1) When a server asks you if you know what you want to order, do NOT say yes and then sit there for two minutes saying, "uhhh......". All this does is make your server hate you because you're taking up their time that could be spent doing something else while you decide. If you don't know, tell them you need a few minutes. That will allow them to tend to other people and get some things out of the way and make their life generally easier. They will like you for this.

2) For the love of God, NEVER tip under 10%. Ever. I don't care how terrible the service was. Servers make their entire living from tips. Chances are, they are taxed on the money they make from tips, so that money is taken out of their paychecks. I have received a paycheck of $1 before. If you have a bad day at work, or just keep screwing everything up, your boss doesn't deny you your paycheck. You still get paid the same. The same rules should apply to servers.

3) If it is after hours, do NOT tip under 20%. If you do, then you are an asshole. Servers don't get overtime.

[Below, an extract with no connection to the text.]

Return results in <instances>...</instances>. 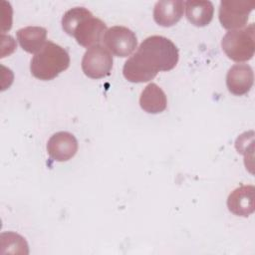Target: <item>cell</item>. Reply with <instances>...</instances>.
<instances>
[{"label":"cell","instance_id":"cell-1","mask_svg":"<svg viewBox=\"0 0 255 255\" xmlns=\"http://www.w3.org/2000/svg\"><path fill=\"white\" fill-rule=\"evenodd\" d=\"M179 59L178 49L166 37L153 35L145 38L125 63L124 77L131 83H145L159 71L172 70Z\"/></svg>","mask_w":255,"mask_h":255},{"label":"cell","instance_id":"cell-2","mask_svg":"<svg viewBox=\"0 0 255 255\" xmlns=\"http://www.w3.org/2000/svg\"><path fill=\"white\" fill-rule=\"evenodd\" d=\"M70 66V56L66 49L47 41L42 50L31 60V74L41 81H51Z\"/></svg>","mask_w":255,"mask_h":255},{"label":"cell","instance_id":"cell-3","mask_svg":"<svg viewBox=\"0 0 255 255\" xmlns=\"http://www.w3.org/2000/svg\"><path fill=\"white\" fill-rule=\"evenodd\" d=\"M221 47L226 56L235 62L253 58L255 52V28L251 23L243 29L229 30L222 38Z\"/></svg>","mask_w":255,"mask_h":255},{"label":"cell","instance_id":"cell-4","mask_svg":"<svg viewBox=\"0 0 255 255\" xmlns=\"http://www.w3.org/2000/svg\"><path fill=\"white\" fill-rule=\"evenodd\" d=\"M254 7V1L222 0L218 12V18L222 27L227 30H235L244 27Z\"/></svg>","mask_w":255,"mask_h":255},{"label":"cell","instance_id":"cell-5","mask_svg":"<svg viewBox=\"0 0 255 255\" xmlns=\"http://www.w3.org/2000/svg\"><path fill=\"white\" fill-rule=\"evenodd\" d=\"M113 69V56L103 45L89 48L82 59V70L91 79H102L110 75Z\"/></svg>","mask_w":255,"mask_h":255},{"label":"cell","instance_id":"cell-6","mask_svg":"<svg viewBox=\"0 0 255 255\" xmlns=\"http://www.w3.org/2000/svg\"><path fill=\"white\" fill-rule=\"evenodd\" d=\"M105 47L117 57H128L136 48L137 39L130 29L125 26H113L109 28L103 38Z\"/></svg>","mask_w":255,"mask_h":255},{"label":"cell","instance_id":"cell-7","mask_svg":"<svg viewBox=\"0 0 255 255\" xmlns=\"http://www.w3.org/2000/svg\"><path fill=\"white\" fill-rule=\"evenodd\" d=\"M107 25L104 21L96 17H88L83 20L75 29L73 37L77 43L85 48H91L100 45L107 31Z\"/></svg>","mask_w":255,"mask_h":255},{"label":"cell","instance_id":"cell-8","mask_svg":"<svg viewBox=\"0 0 255 255\" xmlns=\"http://www.w3.org/2000/svg\"><path fill=\"white\" fill-rule=\"evenodd\" d=\"M47 151L52 159L59 162L67 161L77 153L78 140L69 131H58L49 138Z\"/></svg>","mask_w":255,"mask_h":255},{"label":"cell","instance_id":"cell-9","mask_svg":"<svg viewBox=\"0 0 255 255\" xmlns=\"http://www.w3.org/2000/svg\"><path fill=\"white\" fill-rule=\"evenodd\" d=\"M253 82V70L247 64L233 65L226 75V87L234 96H243L249 93Z\"/></svg>","mask_w":255,"mask_h":255},{"label":"cell","instance_id":"cell-10","mask_svg":"<svg viewBox=\"0 0 255 255\" xmlns=\"http://www.w3.org/2000/svg\"><path fill=\"white\" fill-rule=\"evenodd\" d=\"M254 192L253 185H241L235 188L227 198V207L234 215L247 217L254 212Z\"/></svg>","mask_w":255,"mask_h":255},{"label":"cell","instance_id":"cell-11","mask_svg":"<svg viewBox=\"0 0 255 255\" xmlns=\"http://www.w3.org/2000/svg\"><path fill=\"white\" fill-rule=\"evenodd\" d=\"M184 2L181 0L157 1L153 7V20L162 27L175 25L183 16Z\"/></svg>","mask_w":255,"mask_h":255},{"label":"cell","instance_id":"cell-12","mask_svg":"<svg viewBox=\"0 0 255 255\" xmlns=\"http://www.w3.org/2000/svg\"><path fill=\"white\" fill-rule=\"evenodd\" d=\"M16 35L21 48L30 54L39 53L47 42V30L40 26L21 28Z\"/></svg>","mask_w":255,"mask_h":255},{"label":"cell","instance_id":"cell-13","mask_svg":"<svg viewBox=\"0 0 255 255\" xmlns=\"http://www.w3.org/2000/svg\"><path fill=\"white\" fill-rule=\"evenodd\" d=\"M139 106L145 113L159 114L166 109V95L159 86L154 83H150L141 92Z\"/></svg>","mask_w":255,"mask_h":255},{"label":"cell","instance_id":"cell-14","mask_svg":"<svg viewBox=\"0 0 255 255\" xmlns=\"http://www.w3.org/2000/svg\"><path fill=\"white\" fill-rule=\"evenodd\" d=\"M184 8L186 18L196 27H204L208 25L213 18L214 6L211 1H185Z\"/></svg>","mask_w":255,"mask_h":255},{"label":"cell","instance_id":"cell-15","mask_svg":"<svg viewBox=\"0 0 255 255\" xmlns=\"http://www.w3.org/2000/svg\"><path fill=\"white\" fill-rule=\"evenodd\" d=\"M91 16H93L92 12L85 7H74L64 14L62 18V28L68 35L73 36L78 25Z\"/></svg>","mask_w":255,"mask_h":255},{"label":"cell","instance_id":"cell-16","mask_svg":"<svg viewBox=\"0 0 255 255\" xmlns=\"http://www.w3.org/2000/svg\"><path fill=\"white\" fill-rule=\"evenodd\" d=\"M1 247L4 249L8 247V253L28 254V244L21 235L15 232H4L0 236Z\"/></svg>","mask_w":255,"mask_h":255}]
</instances>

When you walk in 15 minutes before they're due to close the kitchen, it's akin to your boss coming to you 15 minutes before you're supposed to leave and giving you a project to work on that will take an hour. You would rightfully be angry if they didn't pay you overtime for that. Again, same rules should apply to servers - pay them extra for waiting on you when they wanted to close down and leave, particularly if it's late at night.

4) Be patient. Your server is not a robot. Chances are they're working through the dinner rush on a half empty or completely empty stomach or they've been putting off their own bodily functions. And more often than not, they're on your side. A good server wants to make sure you're happy and well fed. This is not an easy job - so just give them some slack.

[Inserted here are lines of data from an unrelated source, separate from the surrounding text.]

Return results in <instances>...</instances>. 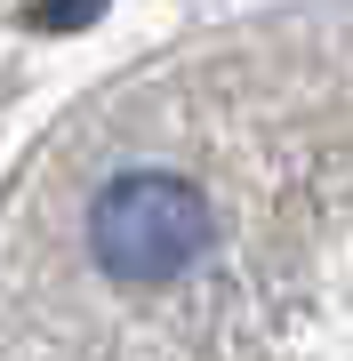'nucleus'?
I'll return each mask as SVG.
<instances>
[{"mask_svg":"<svg viewBox=\"0 0 353 361\" xmlns=\"http://www.w3.org/2000/svg\"><path fill=\"white\" fill-rule=\"evenodd\" d=\"M209 201L177 169H120L89 201V257L113 281H177L185 265L209 257Z\"/></svg>","mask_w":353,"mask_h":361,"instance_id":"obj_1","label":"nucleus"},{"mask_svg":"<svg viewBox=\"0 0 353 361\" xmlns=\"http://www.w3.org/2000/svg\"><path fill=\"white\" fill-rule=\"evenodd\" d=\"M97 8H105V0H40L32 16H40V25H56V32H65V25H89Z\"/></svg>","mask_w":353,"mask_h":361,"instance_id":"obj_2","label":"nucleus"}]
</instances>
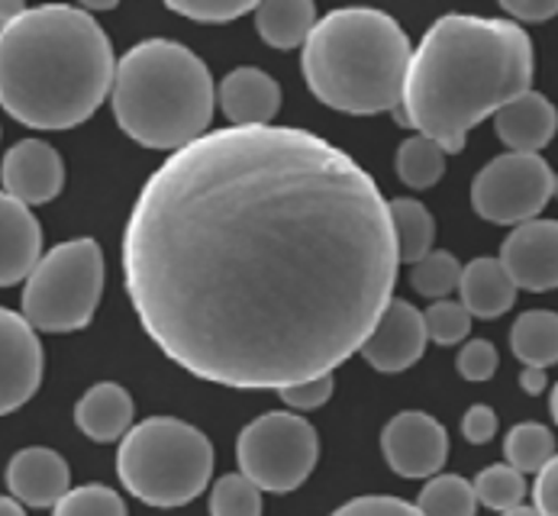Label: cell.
Listing matches in <instances>:
<instances>
[{"mask_svg":"<svg viewBox=\"0 0 558 516\" xmlns=\"http://www.w3.org/2000/svg\"><path fill=\"white\" fill-rule=\"evenodd\" d=\"M388 197L301 126H223L171 152L123 233V281L187 374L281 391L352 358L398 284Z\"/></svg>","mask_w":558,"mask_h":516,"instance_id":"cell-1","label":"cell"},{"mask_svg":"<svg viewBox=\"0 0 558 516\" xmlns=\"http://www.w3.org/2000/svg\"><path fill=\"white\" fill-rule=\"evenodd\" d=\"M530 33L504 16L446 13L410 52L395 120L433 139L446 156L465 149L469 133L533 85Z\"/></svg>","mask_w":558,"mask_h":516,"instance_id":"cell-2","label":"cell"},{"mask_svg":"<svg viewBox=\"0 0 558 516\" xmlns=\"http://www.w3.org/2000/svg\"><path fill=\"white\" fill-rule=\"evenodd\" d=\"M113 72V42L81 7H29L0 29V110L29 130H75L90 120Z\"/></svg>","mask_w":558,"mask_h":516,"instance_id":"cell-3","label":"cell"},{"mask_svg":"<svg viewBox=\"0 0 558 516\" xmlns=\"http://www.w3.org/2000/svg\"><path fill=\"white\" fill-rule=\"evenodd\" d=\"M410 39L398 20L375 7H342L317 20L304 42V82L319 103L372 116L395 110L410 65Z\"/></svg>","mask_w":558,"mask_h":516,"instance_id":"cell-4","label":"cell"},{"mask_svg":"<svg viewBox=\"0 0 558 516\" xmlns=\"http://www.w3.org/2000/svg\"><path fill=\"white\" fill-rule=\"evenodd\" d=\"M110 103L143 149L178 152L210 133L217 87L201 56L174 39H146L117 59Z\"/></svg>","mask_w":558,"mask_h":516,"instance_id":"cell-5","label":"cell"},{"mask_svg":"<svg viewBox=\"0 0 558 516\" xmlns=\"http://www.w3.org/2000/svg\"><path fill=\"white\" fill-rule=\"evenodd\" d=\"M214 442L178 417H146L120 439V484L149 507H184L214 478Z\"/></svg>","mask_w":558,"mask_h":516,"instance_id":"cell-6","label":"cell"},{"mask_svg":"<svg viewBox=\"0 0 558 516\" xmlns=\"http://www.w3.org/2000/svg\"><path fill=\"white\" fill-rule=\"evenodd\" d=\"M104 294V249L97 239L52 246L23 281V320L39 333L84 330Z\"/></svg>","mask_w":558,"mask_h":516,"instance_id":"cell-7","label":"cell"},{"mask_svg":"<svg viewBox=\"0 0 558 516\" xmlns=\"http://www.w3.org/2000/svg\"><path fill=\"white\" fill-rule=\"evenodd\" d=\"M236 462L262 494H291L317 468L319 435L314 423L294 410H268L242 427Z\"/></svg>","mask_w":558,"mask_h":516,"instance_id":"cell-8","label":"cell"},{"mask_svg":"<svg viewBox=\"0 0 558 516\" xmlns=\"http://www.w3.org/2000/svg\"><path fill=\"white\" fill-rule=\"evenodd\" d=\"M556 194V172L543 156L504 152L490 159L472 181V207L481 220L520 226L536 220Z\"/></svg>","mask_w":558,"mask_h":516,"instance_id":"cell-9","label":"cell"},{"mask_svg":"<svg viewBox=\"0 0 558 516\" xmlns=\"http://www.w3.org/2000/svg\"><path fill=\"white\" fill-rule=\"evenodd\" d=\"M381 452L388 468L400 478H433L449 462V432L423 410H403L385 423Z\"/></svg>","mask_w":558,"mask_h":516,"instance_id":"cell-10","label":"cell"},{"mask_svg":"<svg viewBox=\"0 0 558 516\" xmlns=\"http://www.w3.org/2000/svg\"><path fill=\"white\" fill-rule=\"evenodd\" d=\"M46 355L23 314L0 307V417L26 407L43 384Z\"/></svg>","mask_w":558,"mask_h":516,"instance_id":"cell-11","label":"cell"},{"mask_svg":"<svg viewBox=\"0 0 558 516\" xmlns=\"http://www.w3.org/2000/svg\"><path fill=\"white\" fill-rule=\"evenodd\" d=\"M497 261L517 284V291H558V220L536 217L530 223L513 226V233L500 246Z\"/></svg>","mask_w":558,"mask_h":516,"instance_id":"cell-12","label":"cell"},{"mask_svg":"<svg viewBox=\"0 0 558 516\" xmlns=\"http://www.w3.org/2000/svg\"><path fill=\"white\" fill-rule=\"evenodd\" d=\"M0 184L3 194L20 200L23 207L49 204L65 187V162L59 149L46 139H20L0 159Z\"/></svg>","mask_w":558,"mask_h":516,"instance_id":"cell-13","label":"cell"},{"mask_svg":"<svg viewBox=\"0 0 558 516\" xmlns=\"http://www.w3.org/2000/svg\"><path fill=\"white\" fill-rule=\"evenodd\" d=\"M426 345L429 336H426L423 314L410 300L391 297V304L385 307V314L378 317L375 330L368 333L359 352L375 371L398 374L423 358Z\"/></svg>","mask_w":558,"mask_h":516,"instance_id":"cell-14","label":"cell"},{"mask_svg":"<svg viewBox=\"0 0 558 516\" xmlns=\"http://www.w3.org/2000/svg\"><path fill=\"white\" fill-rule=\"evenodd\" d=\"M3 481H7V491L13 501H20L23 507L43 511V507H56L69 494L72 468L56 449L29 445L10 458Z\"/></svg>","mask_w":558,"mask_h":516,"instance_id":"cell-15","label":"cell"},{"mask_svg":"<svg viewBox=\"0 0 558 516\" xmlns=\"http://www.w3.org/2000/svg\"><path fill=\"white\" fill-rule=\"evenodd\" d=\"M494 133L510 152L539 156L558 133V107L539 90H526L513 97L507 107L494 113Z\"/></svg>","mask_w":558,"mask_h":516,"instance_id":"cell-16","label":"cell"},{"mask_svg":"<svg viewBox=\"0 0 558 516\" xmlns=\"http://www.w3.org/2000/svg\"><path fill=\"white\" fill-rule=\"evenodd\" d=\"M43 258V226L29 207L0 191V287L29 278Z\"/></svg>","mask_w":558,"mask_h":516,"instance_id":"cell-17","label":"cell"},{"mask_svg":"<svg viewBox=\"0 0 558 516\" xmlns=\"http://www.w3.org/2000/svg\"><path fill=\"white\" fill-rule=\"evenodd\" d=\"M217 103L233 126H271L281 110V87L268 72L242 65L220 82Z\"/></svg>","mask_w":558,"mask_h":516,"instance_id":"cell-18","label":"cell"},{"mask_svg":"<svg viewBox=\"0 0 558 516\" xmlns=\"http://www.w3.org/2000/svg\"><path fill=\"white\" fill-rule=\"evenodd\" d=\"M136 420L133 394L117 381L87 388L75 404V427L90 442H120Z\"/></svg>","mask_w":558,"mask_h":516,"instance_id":"cell-19","label":"cell"},{"mask_svg":"<svg viewBox=\"0 0 558 516\" xmlns=\"http://www.w3.org/2000/svg\"><path fill=\"white\" fill-rule=\"evenodd\" d=\"M459 304L472 314V320H497L517 304V284L504 271L497 258L481 256L462 265L459 278Z\"/></svg>","mask_w":558,"mask_h":516,"instance_id":"cell-20","label":"cell"},{"mask_svg":"<svg viewBox=\"0 0 558 516\" xmlns=\"http://www.w3.org/2000/svg\"><path fill=\"white\" fill-rule=\"evenodd\" d=\"M262 42L271 49H304L317 26V7L311 0H265L252 10Z\"/></svg>","mask_w":558,"mask_h":516,"instance_id":"cell-21","label":"cell"},{"mask_svg":"<svg viewBox=\"0 0 558 516\" xmlns=\"http://www.w3.org/2000/svg\"><path fill=\"white\" fill-rule=\"evenodd\" d=\"M510 348L530 368L558 365V314L556 310H526L510 327Z\"/></svg>","mask_w":558,"mask_h":516,"instance_id":"cell-22","label":"cell"},{"mask_svg":"<svg viewBox=\"0 0 558 516\" xmlns=\"http://www.w3.org/2000/svg\"><path fill=\"white\" fill-rule=\"evenodd\" d=\"M388 207H391V223H395V236H398L400 261L416 265L420 258L433 253L436 220H433L429 207H423L413 197H395V200H388Z\"/></svg>","mask_w":558,"mask_h":516,"instance_id":"cell-23","label":"cell"},{"mask_svg":"<svg viewBox=\"0 0 558 516\" xmlns=\"http://www.w3.org/2000/svg\"><path fill=\"white\" fill-rule=\"evenodd\" d=\"M446 152L426 139V136H407L398 146V159H395V169H398V177L413 187V191H429L442 181L446 174Z\"/></svg>","mask_w":558,"mask_h":516,"instance_id":"cell-24","label":"cell"},{"mask_svg":"<svg viewBox=\"0 0 558 516\" xmlns=\"http://www.w3.org/2000/svg\"><path fill=\"white\" fill-rule=\"evenodd\" d=\"M416 511L423 516H475L478 497L469 478L462 475H433L416 497Z\"/></svg>","mask_w":558,"mask_h":516,"instance_id":"cell-25","label":"cell"},{"mask_svg":"<svg viewBox=\"0 0 558 516\" xmlns=\"http://www.w3.org/2000/svg\"><path fill=\"white\" fill-rule=\"evenodd\" d=\"M556 455V435L543 423H517L504 439V458L520 475H536Z\"/></svg>","mask_w":558,"mask_h":516,"instance_id":"cell-26","label":"cell"},{"mask_svg":"<svg viewBox=\"0 0 558 516\" xmlns=\"http://www.w3.org/2000/svg\"><path fill=\"white\" fill-rule=\"evenodd\" d=\"M475 488V497H478L481 507L494 511V514H504V511H513L523 504L526 497V475H520L517 468H510L507 462L500 465H487L481 468L472 481Z\"/></svg>","mask_w":558,"mask_h":516,"instance_id":"cell-27","label":"cell"},{"mask_svg":"<svg viewBox=\"0 0 558 516\" xmlns=\"http://www.w3.org/2000/svg\"><path fill=\"white\" fill-rule=\"evenodd\" d=\"M459 278L462 261L446 249H433L429 256L410 265V287L429 300H449V294L459 291Z\"/></svg>","mask_w":558,"mask_h":516,"instance_id":"cell-28","label":"cell"},{"mask_svg":"<svg viewBox=\"0 0 558 516\" xmlns=\"http://www.w3.org/2000/svg\"><path fill=\"white\" fill-rule=\"evenodd\" d=\"M207 511L210 516H262V491L240 475H220L207 494Z\"/></svg>","mask_w":558,"mask_h":516,"instance_id":"cell-29","label":"cell"},{"mask_svg":"<svg viewBox=\"0 0 558 516\" xmlns=\"http://www.w3.org/2000/svg\"><path fill=\"white\" fill-rule=\"evenodd\" d=\"M52 516H126L123 497L107 484H81L52 507Z\"/></svg>","mask_w":558,"mask_h":516,"instance_id":"cell-30","label":"cell"},{"mask_svg":"<svg viewBox=\"0 0 558 516\" xmlns=\"http://www.w3.org/2000/svg\"><path fill=\"white\" fill-rule=\"evenodd\" d=\"M426 336L436 345H459L472 333V314L459 300H433L423 314Z\"/></svg>","mask_w":558,"mask_h":516,"instance_id":"cell-31","label":"cell"},{"mask_svg":"<svg viewBox=\"0 0 558 516\" xmlns=\"http://www.w3.org/2000/svg\"><path fill=\"white\" fill-rule=\"evenodd\" d=\"M258 0H168V10L194 23H233L255 10Z\"/></svg>","mask_w":558,"mask_h":516,"instance_id":"cell-32","label":"cell"},{"mask_svg":"<svg viewBox=\"0 0 558 516\" xmlns=\"http://www.w3.org/2000/svg\"><path fill=\"white\" fill-rule=\"evenodd\" d=\"M332 388H336V374L326 371L317 378H307V381H298V384H288L278 391V397L294 410V414H311L323 407L329 397H332Z\"/></svg>","mask_w":558,"mask_h":516,"instance_id":"cell-33","label":"cell"},{"mask_svg":"<svg viewBox=\"0 0 558 516\" xmlns=\"http://www.w3.org/2000/svg\"><path fill=\"white\" fill-rule=\"evenodd\" d=\"M497 365H500L497 345L490 343V340H469V343H462L459 358H456L459 374H462L465 381H472V384L490 381V378L497 374Z\"/></svg>","mask_w":558,"mask_h":516,"instance_id":"cell-34","label":"cell"},{"mask_svg":"<svg viewBox=\"0 0 558 516\" xmlns=\"http://www.w3.org/2000/svg\"><path fill=\"white\" fill-rule=\"evenodd\" d=\"M329 516H423L416 511V504L388 497V494H365V497H352L342 507H336Z\"/></svg>","mask_w":558,"mask_h":516,"instance_id":"cell-35","label":"cell"},{"mask_svg":"<svg viewBox=\"0 0 558 516\" xmlns=\"http://www.w3.org/2000/svg\"><path fill=\"white\" fill-rule=\"evenodd\" d=\"M533 504L539 516H558V452L536 471Z\"/></svg>","mask_w":558,"mask_h":516,"instance_id":"cell-36","label":"cell"},{"mask_svg":"<svg viewBox=\"0 0 558 516\" xmlns=\"http://www.w3.org/2000/svg\"><path fill=\"white\" fill-rule=\"evenodd\" d=\"M462 435L472 445H487L497 435V414L487 404H472L462 417Z\"/></svg>","mask_w":558,"mask_h":516,"instance_id":"cell-37","label":"cell"},{"mask_svg":"<svg viewBox=\"0 0 558 516\" xmlns=\"http://www.w3.org/2000/svg\"><path fill=\"white\" fill-rule=\"evenodd\" d=\"M500 7L520 26L523 23H546V20L558 16V0H504Z\"/></svg>","mask_w":558,"mask_h":516,"instance_id":"cell-38","label":"cell"},{"mask_svg":"<svg viewBox=\"0 0 558 516\" xmlns=\"http://www.w3.org/2000/svg\"><path fill=\"white\" fill-rule=\"evenodd\" d=\"M520 388H523L530 397L543 394V391H546V368H530V365H523V371H520Z\"/></svg>","mask_w":558,"mask_h":516,"instance_id":"cell-39","label":"cell"},{"mask_svg":"<svg viewBox=\"0 0 558 516\" xmlns=\"http://www.w3.org/2000/svg\"><path fill=\"white\" fill-rule=\"evenodd\" d=\"M29 7L23 0H0V29H7L10 23H16Z\"/></svg>","mask_w":558,"mask_h":516,"instance_id":"cell-40","label":"cell"},{"mask_svg":"<svg viewBox=\"0 0 558 516\" xmlns=\"http://www.w3.org/2000/svg\"><path fill=\"white\" fill-rule=\"evenodd\" d=\"M0 516H26V511H23V504H20V501H13V497L0 494Z\"/></svg>","mask_w":558,"mask_h":516,"instance_id":"cell-41","label":"cell"},{"mask_svg":"<svg viewBox=\"0 0 558 516\" xmlns=\"http://www.w3.org/2000/svg\"><path fill=\"white\" fill-rule=\"evenodd\" d=\"M500 516H539V514H536V507H526V504H520V507H513V511H504Z\"/></svg>","mask_w":558,"mask_h":516,"instance_id":"cell-42","label":"cell"},{"mask_svg":"<svg viewBox=\"0 0 558 516\" xmlns=\"http://www.w3.org/2000/svg\"><path fill=\"white\" fill-rule=\"evenodd\" d=\"M549 407H553V417H556V423H558V381H556V388H553V394H549Z\"/></svg>","mask_w":558,"mask_h":516,"instance_id":"cell-43","label":"cell"},{"mask_svg":"<svg viewBox=\"0 0 558 516\" xmlns=\"http://www.w3.org/2000/svg\"><path fill=\"white\" fill-rule=\"evenodd\" d=\"M553 197H558V174H556V194H553Z\"/></svg>","mask_w":558,"mask_h":516,"instance_id":"cell-44","label":"cell"}]
</instances>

5) Unless you are the only person in the restaurant, your server has someone else to attend to. Don't monopolize their time. You may ask questions, but keep it short and quick - and if it's something that can be solved by reading the menu, then please, just read the damn menu.

6) Would you please just read the damn menu!?

7) If you're in a large group, please try to keep it all on one tab or minimal splitting of tabs. Nothing is more frustrating than having to make change for 7 different tabs during a rush. Your server doesn't have time for that. Try to consolidate your tabs and figure it out at the table like grownups.